「脱北ブローカーに騙され、間違って韓国に入国した」として、北朝鮮への送還を要求してきた北朝鮮離脱住民キム・リョンヒさん(48)が、再び拘束される危機に直面した。警察が国家保安法違反の疑いでキムさんの逮捕令状の申請を検討するなど、捜査に拍車をかけているからだ。キムさんと彼女を支援する市民団体は14日、キムさんの送還を求める記者会見を開いた。
現在、大邱(テグ)地方警察庁保安捜査隊は、キムさんを国家保安法の「鼓舞・讃揚及び潜入・脱出」の疑いで捜査している。
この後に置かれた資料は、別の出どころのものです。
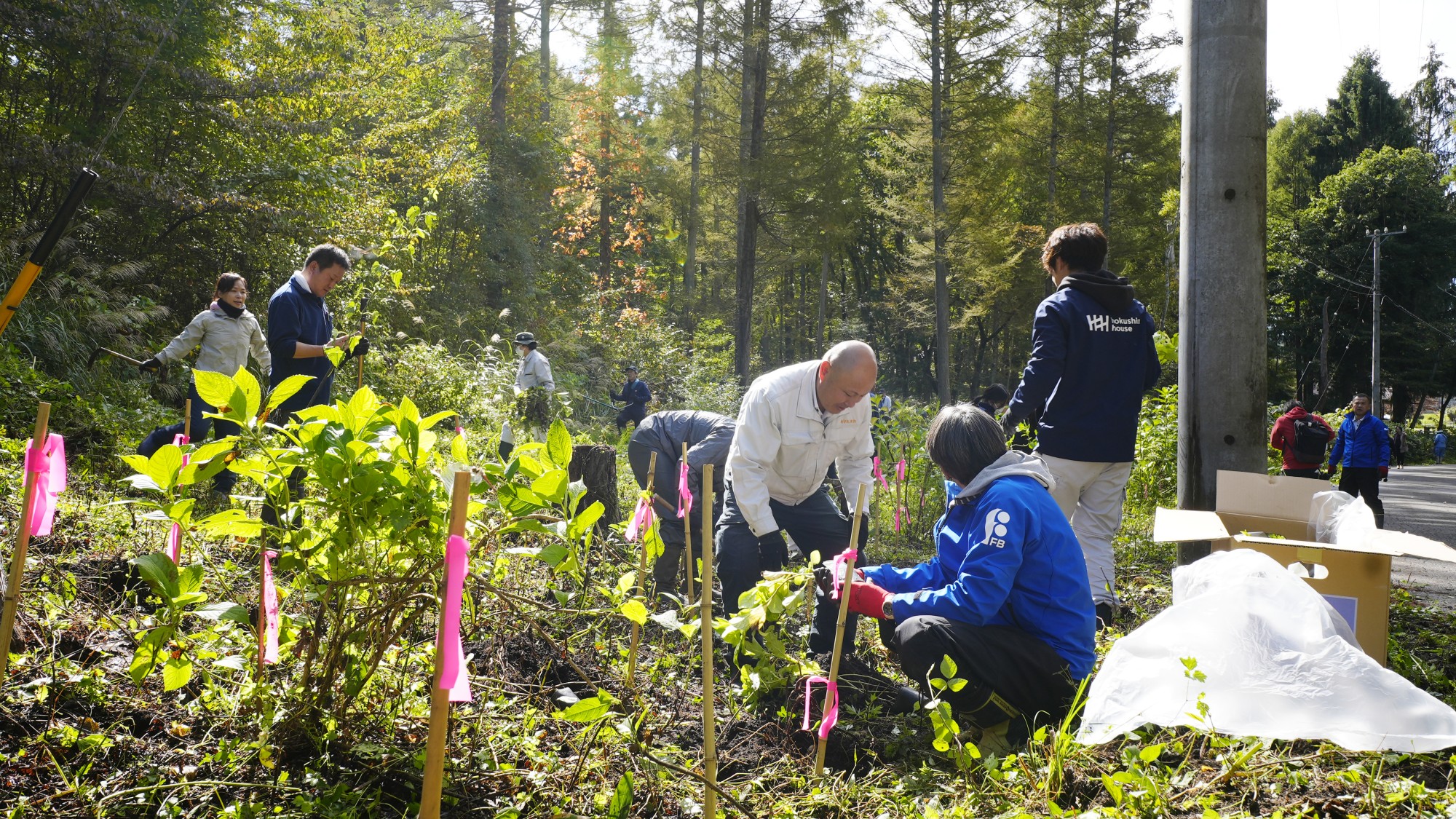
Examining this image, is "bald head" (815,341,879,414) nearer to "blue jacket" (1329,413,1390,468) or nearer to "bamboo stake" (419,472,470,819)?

キムさんは昨年4月、自分のフェイスブックのアカウントに太陽節記念動画と金日成(キム・イルソン)万歳の歌など北朝鮮体制を称賛する書き込みをした疑いを受けている。警察はキムさんが2015年のハンギョレとのインタビューで述べた「金日成主席は私の生みの親のような方」とした発言にも、同じ容疑が適用されている。キムさんが昨年2月、在韓ベトナム大使館を訪れて「北朝鮮に送ってほしい」と要求したのも、国家保安法に違反したものと警察は見ている。
警察関係者は「キムさんの表現は国内法上、捜査せざるを得ないもの」としたうえで、「キムさんに今月13日まで出頭するよう3回も出席要求書を送ったが、出席を全て拒否したため、逮捕令状の申請を検討している」と話した。キムさんは2015年4月、中国駐在の北朝鮮領事館に電話をかけた疑い(国家保安法の会合・通信)などで、懲役2年に執行猶予3年を言い渡された。当時も、金さんは「北朝鮮に抑留の事実を伝え、救助を要請するためだった」と主張したが、裁判所はそれを認めなかった。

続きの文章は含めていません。